Die Ansicht des Klägervertreters, dass die Genehmigungsbehörde das von der Gemeinde erteilte Einvernehmen zu berücksichtigen habe und sich nicht über diese Entscheidung hinwegsetzen könne, verkennt, dass es Aufgabe der Baugenehmigungsbehörde ist, die jeweiligen rechtlichen Voraussetzungen zu prüfen. Insbesondere hindert das gemeindliche Einvernehmen die Genehmigungsbehörde nicht. Zwar kann ohne das erforderliche Einvernehmen der Gemeinde die Baugenehmigung nicht erteilt werden, § 36 Abs. 1 BauGB. Andererseits bedeutet die Erteilung des gemeindlichen Einvernehmens nicht, dass die Bauaufsichtsbehörde eine beantragte Genehmigung zwangsläufig erteilen muss. Sie muss vielmehr auch selbständig prüfen, ob die Genehmigungsvoraussetzungen erfüllt sind („2-Schlüssel-Prinzip“) (Reidt in Battis/Krautzberger/Löhr, Baugesetzbuch, 14. Auflage 2019, § 36 Rn. 6; BVerwG, B.v. 16.12.1969 – IV B 121/69). Ausdruck der gem. Art. 28 Abs. 2 GG verfassungsrechtlich garantierten Planungshoheit der Gemeinde ist der allgemeingültige Bebauungsplan in seiner jeweiligen Fassung und nicht die lediglich einzelfallbezogene Erteilung des Einvernehmens. Für eine solche unabhängige Beurteilung durch die Genehmigungsbehörde spricht schließlich auch die Möglichkeit der Ersetzung des gemeindlichen Einvernehmens nach Art. 67 BayBO. Der Möglichkeit der Ersetzung bedürfte es nicht, wenn die Baugenehmigungsbehörde an die Entscheidung der Gemeinde gebunden wäre.

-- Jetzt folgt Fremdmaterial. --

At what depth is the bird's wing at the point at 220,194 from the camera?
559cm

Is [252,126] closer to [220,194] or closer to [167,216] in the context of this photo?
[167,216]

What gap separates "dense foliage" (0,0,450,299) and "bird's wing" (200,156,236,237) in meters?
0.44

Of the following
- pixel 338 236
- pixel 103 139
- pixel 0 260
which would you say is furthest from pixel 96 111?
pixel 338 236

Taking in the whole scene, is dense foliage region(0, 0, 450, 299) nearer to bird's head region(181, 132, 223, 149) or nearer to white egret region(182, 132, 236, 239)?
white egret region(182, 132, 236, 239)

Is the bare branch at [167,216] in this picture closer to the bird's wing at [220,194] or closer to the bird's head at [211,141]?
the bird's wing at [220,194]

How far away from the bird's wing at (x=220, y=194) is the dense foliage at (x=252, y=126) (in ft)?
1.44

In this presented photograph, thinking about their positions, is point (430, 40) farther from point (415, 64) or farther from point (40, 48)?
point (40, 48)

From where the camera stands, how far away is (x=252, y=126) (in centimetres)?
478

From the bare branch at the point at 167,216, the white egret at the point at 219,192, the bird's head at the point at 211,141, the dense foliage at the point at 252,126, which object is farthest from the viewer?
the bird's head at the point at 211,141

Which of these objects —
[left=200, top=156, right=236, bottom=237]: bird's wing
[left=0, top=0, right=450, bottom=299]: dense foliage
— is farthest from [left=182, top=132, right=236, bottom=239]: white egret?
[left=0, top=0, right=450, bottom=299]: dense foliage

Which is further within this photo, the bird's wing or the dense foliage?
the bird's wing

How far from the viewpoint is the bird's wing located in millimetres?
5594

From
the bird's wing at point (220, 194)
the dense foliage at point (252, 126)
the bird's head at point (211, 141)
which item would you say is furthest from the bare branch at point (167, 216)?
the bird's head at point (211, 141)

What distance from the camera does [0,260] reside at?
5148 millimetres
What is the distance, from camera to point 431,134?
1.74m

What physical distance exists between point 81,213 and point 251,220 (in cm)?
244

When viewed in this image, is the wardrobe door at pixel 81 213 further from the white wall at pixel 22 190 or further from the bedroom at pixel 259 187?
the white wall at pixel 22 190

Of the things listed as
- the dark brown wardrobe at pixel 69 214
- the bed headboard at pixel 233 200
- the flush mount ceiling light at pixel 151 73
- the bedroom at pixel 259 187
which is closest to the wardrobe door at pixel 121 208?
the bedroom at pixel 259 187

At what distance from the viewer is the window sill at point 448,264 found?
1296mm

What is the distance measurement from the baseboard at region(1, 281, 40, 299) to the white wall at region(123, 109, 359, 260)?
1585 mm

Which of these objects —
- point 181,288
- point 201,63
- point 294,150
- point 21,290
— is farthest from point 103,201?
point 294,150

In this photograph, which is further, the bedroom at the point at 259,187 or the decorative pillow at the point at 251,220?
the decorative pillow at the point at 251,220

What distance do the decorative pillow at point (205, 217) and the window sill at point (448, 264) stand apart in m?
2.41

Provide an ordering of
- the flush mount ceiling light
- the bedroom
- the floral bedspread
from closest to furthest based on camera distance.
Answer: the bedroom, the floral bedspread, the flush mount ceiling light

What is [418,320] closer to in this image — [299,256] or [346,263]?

e) Diese planerischen Grundzüge würden durch die Erteilung der Baugenehmigung unter Befreiung von der Festsetzung berührt. Die Befreiung würde einen Bezugsfall schaffen und bodenrechtliche Spannungen auslösen, da weiteren Grundstückseigentümern eine Befreiung nicht mehr ohne weiteres verwehrt werden könnte (vgl. VG München, U. v. 6. April 2017 – M 11 K 16.1253 – juris Rn. 28). Im Ergebnis handelt es sich daher um eine erhebliche Abweichung von der planerischen Grundkonzeption des Bebauungsplans, die nicht über eine Befreiung, sondern nur im Wege einer Planänderung verwirklicht werden kann.
Auf die weiteren Voraussetzungen des § 31 Abs. 2 BauGB kam es danach nicht an.
2. Die Kostenentscheidung folgt aus § 154 Abs. 1 VwGO.
3. Die Entscheidung über die vorläufige Vollstreckbarkeit folgt aus § 167 VwGO i.V.m. §§ 708 Nr. 11, 711 ZPO.